Saturday, July 11, 2015

Interview - Linux Miscs



http://www.brianstorti.com/an_introduction_to_unix_processes/
Every process is created using the fork system call. We won’t cover system calls in this post, but you can imagine them as a way for a program to send a message to the kernel (in this case, asking for the creation of a new process).

What fork does is create a copy of the calling process. The newly created process is called the child, and the caller is the parent. This child process inherits everything that the parent has in memory, it’s an almost exact copy (pid and ppid are different, for instance).
One thing to be aware of is that if a process is using 200MB of memory, when it forks a child, the newly created process will use more 200MB. This can easily become an accidental “fork bomb”, that will consume all the available resources of the machine.

The second step is the exec.

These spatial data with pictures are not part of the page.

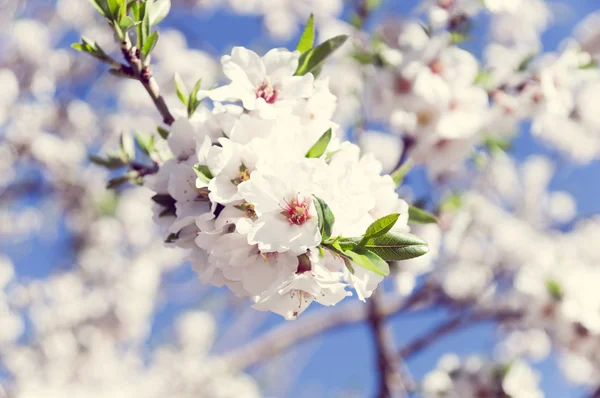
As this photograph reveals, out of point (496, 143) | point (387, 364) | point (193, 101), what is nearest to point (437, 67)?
point (496, 143)

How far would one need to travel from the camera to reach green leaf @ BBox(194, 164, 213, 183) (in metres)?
1.01

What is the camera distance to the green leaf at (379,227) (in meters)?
0.96

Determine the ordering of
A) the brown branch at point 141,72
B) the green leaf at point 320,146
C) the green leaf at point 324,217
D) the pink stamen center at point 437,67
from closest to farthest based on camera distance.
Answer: the green leaf at point 324,217
the green leaf at point 320,146
the brown branch at point 141,72
the pink stamen center at point 437,67

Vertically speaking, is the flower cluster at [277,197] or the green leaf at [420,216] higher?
the flower cluster at [277,197]

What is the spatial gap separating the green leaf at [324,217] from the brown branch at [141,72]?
0.52m

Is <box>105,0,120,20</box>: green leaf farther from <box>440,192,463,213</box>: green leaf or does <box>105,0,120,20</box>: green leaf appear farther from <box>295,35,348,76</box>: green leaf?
<box>440,192,463,213</box>: green leaf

What exec does is replace the current process with a new one. The caller process is gone forever, and the new process takes its place. If you try to run this command in a terminal session:
exec vim


vim will be opened normally, as it was a direct call to it, but as soon as you close it, you will see that the terminal is gone as well. So here’s what happened:
You had a shell process running (bash, zsh or similar). In the moment that you called exec, passing vim and a parameter, it replaced the bash process with a vim process, so when you close vim, there is no shell there anymore.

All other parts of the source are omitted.